PROBLEM STATEMENT ->
Reproduce the material below, switching "closest" to "nearest" wherever it appears and leaving all other text unchanged.

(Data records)
---------------
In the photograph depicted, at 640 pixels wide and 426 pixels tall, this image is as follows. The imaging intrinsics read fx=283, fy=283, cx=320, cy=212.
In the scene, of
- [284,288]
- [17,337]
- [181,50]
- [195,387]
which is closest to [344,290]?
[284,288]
---------------
PROBLEM SOLUTION ->
In the photograph depicted, at 640 pixels wide and 426 pixels tall, this image is as follows. The imaging intrinsics read fx=283, fy=283, cx=320, cy=212.
In the scene, of
- [284,288]
- [17,337]
- [181,50]
- [195,387]
which is nearest to [344,290]?
[284,288]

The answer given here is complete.